Since Gilliam was and shall always be a member of the Monty Python troupe, it’s also worth pointing out that his absurd, at times taste-defying sense of humour is clearly on display. One gag, which plays throughout the show, involves the witch blasting the baker and his wife in the private parts with little balls of fire as a reminder of their curse. It’s true that some may find the humour a little broad, but it befits Sondheim and Lapine’s loose, fun, jumble of a story, where, despite the familiarity of the source material, one is always aware of the subversive nature of the show. There is throughout Into The Woods a palpable sense that anything could happen, a feeling of danger and uncertainty that deepens as the show develops

The music and lyrics by Stephen Sondheim are intoxicating. The music swells gorgeously, while the lyrics are clever, by turns acid and hilarious. Most impressively they reveal the complex, often ambiguous nature of the characters who are singing. The baker’s wife, for example, exhorts her husband to ignore his morality and do whatever it takes to lift the curse. The right thing to do, she sings, is the thing that must be done. While Little Red Riding Hood confesses to have found her run in with the big bad wolf, who charmed her at first, rather exciting, but now knows the difference between nice and good people. Perhaps the most memorable, certainly the funniest number, involves two princes singing of the women they wish to seduce. One prince fancies Cinderella but can’t catch her at the end of a night’s dancing, while the other is frustrated by the long climb up Rapunzel’s hair. However, in a reprise later in the show the two princes have clearly let their eyes wander to other damsels. This is a most mature musical, dealing with human motivations and relationships in a way more nuanced than is often dared nowadays.

Leah Hausman, who is both co-director and choreographer, has done an excellent job. This writer’s abiding memory is of the entire cast wheeling through the theatre, holding hands in a line. At another climactic moment, the cast seemed almost to pulsate in the centre of the stage, singing the theme Into The Woods, while other members of the ensemble wheeled about them like a gleeful game of ring around the roses. Stunning.
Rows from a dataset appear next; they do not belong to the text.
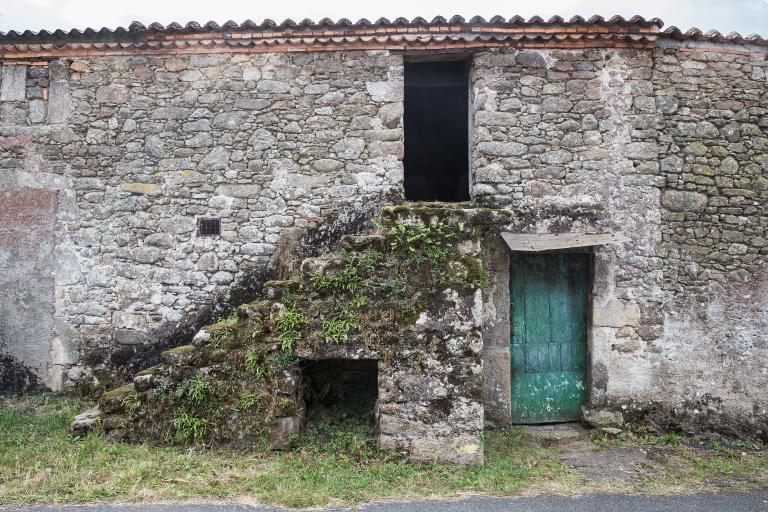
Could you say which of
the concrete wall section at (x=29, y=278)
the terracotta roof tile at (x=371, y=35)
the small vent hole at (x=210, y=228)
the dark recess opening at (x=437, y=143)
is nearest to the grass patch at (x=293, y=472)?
the concrete wall section at (x=29, y=278)

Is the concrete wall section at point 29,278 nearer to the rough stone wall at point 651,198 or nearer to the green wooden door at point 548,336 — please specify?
the rough stone wall at point 651,198

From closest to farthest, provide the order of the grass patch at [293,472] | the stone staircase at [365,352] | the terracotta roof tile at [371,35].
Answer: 1. the grass patch at [293,472]
2. the stone staircase at [365,352]
3. the terracotta roof tile at [371,35]

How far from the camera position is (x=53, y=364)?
6539 mm

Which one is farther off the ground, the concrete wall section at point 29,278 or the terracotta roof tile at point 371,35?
the terracotta roof tile at point 371,35

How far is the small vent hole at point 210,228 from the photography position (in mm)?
6445

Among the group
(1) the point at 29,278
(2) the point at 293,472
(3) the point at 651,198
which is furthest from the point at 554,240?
(1) the point at 29,278

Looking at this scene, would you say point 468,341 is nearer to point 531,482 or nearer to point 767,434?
point 531,482

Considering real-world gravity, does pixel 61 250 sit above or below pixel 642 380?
above

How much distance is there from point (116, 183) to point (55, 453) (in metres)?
3.24

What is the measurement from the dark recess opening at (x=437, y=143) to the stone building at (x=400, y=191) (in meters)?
2.54

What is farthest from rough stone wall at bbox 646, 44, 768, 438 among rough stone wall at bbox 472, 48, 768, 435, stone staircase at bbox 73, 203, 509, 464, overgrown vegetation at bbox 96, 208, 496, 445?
overgrown vegetation at bbox 96, 208, 496, 445

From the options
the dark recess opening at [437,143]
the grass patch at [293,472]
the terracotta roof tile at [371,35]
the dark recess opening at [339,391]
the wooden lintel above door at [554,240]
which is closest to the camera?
the grass patch at [293,472]

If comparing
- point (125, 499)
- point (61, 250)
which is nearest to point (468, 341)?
point (125, 499)

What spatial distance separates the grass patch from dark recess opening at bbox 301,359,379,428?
0.22 m
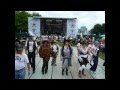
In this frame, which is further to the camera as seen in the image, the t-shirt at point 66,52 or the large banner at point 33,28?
the t-shirt at point 66,52

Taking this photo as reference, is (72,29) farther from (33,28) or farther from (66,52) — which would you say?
(33,28)

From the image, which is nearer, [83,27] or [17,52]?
[17,52]

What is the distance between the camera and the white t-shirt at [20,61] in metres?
8.48

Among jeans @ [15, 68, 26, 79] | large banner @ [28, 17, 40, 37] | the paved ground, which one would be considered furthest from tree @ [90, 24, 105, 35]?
jeans @ [15, 68, 26, 79]

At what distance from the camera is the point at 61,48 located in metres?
9.47

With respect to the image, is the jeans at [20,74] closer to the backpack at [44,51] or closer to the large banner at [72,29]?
the backpack at [44,51]

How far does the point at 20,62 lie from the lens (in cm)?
870

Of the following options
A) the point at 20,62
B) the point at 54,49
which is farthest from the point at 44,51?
the point at 20,62

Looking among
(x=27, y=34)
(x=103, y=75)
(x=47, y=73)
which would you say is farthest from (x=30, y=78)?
(x=103, y=75)

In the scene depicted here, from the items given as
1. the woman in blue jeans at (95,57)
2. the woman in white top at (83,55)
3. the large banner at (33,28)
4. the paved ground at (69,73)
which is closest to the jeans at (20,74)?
the paved ground at (69,73)

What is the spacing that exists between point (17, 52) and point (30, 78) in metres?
0.77

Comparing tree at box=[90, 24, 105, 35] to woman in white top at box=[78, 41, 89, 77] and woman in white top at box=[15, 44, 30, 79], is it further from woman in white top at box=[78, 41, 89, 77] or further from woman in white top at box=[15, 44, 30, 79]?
woman in white top at box=[15, 44, 30, 79]
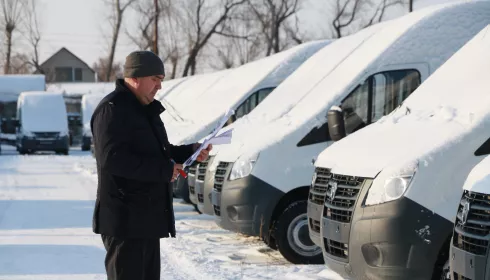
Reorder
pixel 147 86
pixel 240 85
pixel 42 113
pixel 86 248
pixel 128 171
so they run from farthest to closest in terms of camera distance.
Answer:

And the cast are absolutely top-notch, without exception. However, special mention must go to Alex Young as the baker’s wife, who manages to be sympathetic, even when her behaviour is dubious, and her morals suspect. She is an actor with excellent comic timing and a lovely singing voice. Julian Bleach, who weaves in and out of the show as the mysterious narrator, also merits additional praise, as he holds the show together, and plays his part with a kind of sinuous, intriguing spookiness, without ever over doing it. Congratulations must also go to Henry Jenkinson as Cinderella’s Prince, who is charming, preening, hilarious and eminently watchable. Finally, Lauren Conroy, who makes her theatrical debut as Little Red Riding Hood, delivers a little firecracker of a performance; she is by turns naïve, provocative, wilful and downright tough. It is the performance of a very talented young actor, perfectly cast, having a lot of fun with a plum comic role.

It is a rare experience, when a writer and critic has supremely high expectations, and has them met and then exceeded. But that is the case here. Gilliam has taken Sondheim and Lapine’s great show, and made it the playground for his most distinctive artistic attributes. It is the perfect marriage of visionary artist and material.

Into The Woods is playing at the Theatre Royal in Bath until September 10th.